Please also update reference data-packages to their latest version to work with this version of RAPToR

  • Introduced a reference (ref) object and corresponding make_ref() and print functions. ref objects to
    • make reference-building more direct, from a geim object,
    • simplify the age estimation call (now simply ae(samp, ref)),
    • store reference metadata (such as the reference time unit) for use in subsequent plotting/printing.
  • Updated ae object printing to include reference metadata when available.
  • Optimized ae bootstrap correlation (>2x faster)
  • Rewrote ae plotting function to
  • display bootstrap estimates by default.
  • include reference time units when available.
  • fix ae plotting graphics bug (larger first plot with overlayed and missing elements) when displaying multiple plots side by side.
  • add sample label control (truncate, adjust margin space)
  • cover more parameter edge cases
  • Updated geim printing to include reference metadata when available.
  • Added functions to compare log-fold-changes between sample groups to a reference and quantify the impact of development on differential expression analysis.
  • ref_compare() gets matching reference time points to the samples and compares logFCs between given sample groups, and between matching reference time points (giving an estimate of development logFCs between groups).
  • get_logFC() extracts sample and reference logFCs between specified groups from the output of ref_compare().
  • Renamed plot_cor.ae() to plot_cor().
  • Removed deprecated plotting function for df_CV
  • Updated vignette documentation:
  • Added a vignette on correcting DE analysis for development vignette("RAPToR-DEcorrection")
  • Updated vignette sections related to reference-building with the new objects.
  • Added a reference-building section and example for aging references
  • Re-formatted vignettes with Bioconductor style
  • Added PDF versions of all vignettes (index entries with -pdf, e.g. vignette("RAPToR-pdf"))

v1.1

v1.1.6 (used in Bulteau & Francesconi 2022 publication)
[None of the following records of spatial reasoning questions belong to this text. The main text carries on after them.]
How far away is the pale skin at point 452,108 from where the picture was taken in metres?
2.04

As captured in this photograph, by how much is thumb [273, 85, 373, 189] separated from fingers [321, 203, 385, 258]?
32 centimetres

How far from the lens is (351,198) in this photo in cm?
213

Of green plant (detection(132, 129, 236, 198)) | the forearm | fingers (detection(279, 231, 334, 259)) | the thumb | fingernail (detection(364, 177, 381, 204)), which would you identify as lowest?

  • Revised the main vignette.
  • Updated README info.
  • Included biocViews in DESCRIPTION to automatically install bioconductor dependencies (thanks @helenmiller16).
  • Removed deprecated pls-dependent functions.
  • Fixed edge cases for 1-component reference building.

v1.1.5b

  • Added software, hardware, and runtime info to README.
  • Added installation instructions for dependencies.

v1.1.5

  • Added preprint citation to README and documentation.
  • Updated showcase vignettes relevant to the paper analyses

Prior updates can be found in the NEWS file.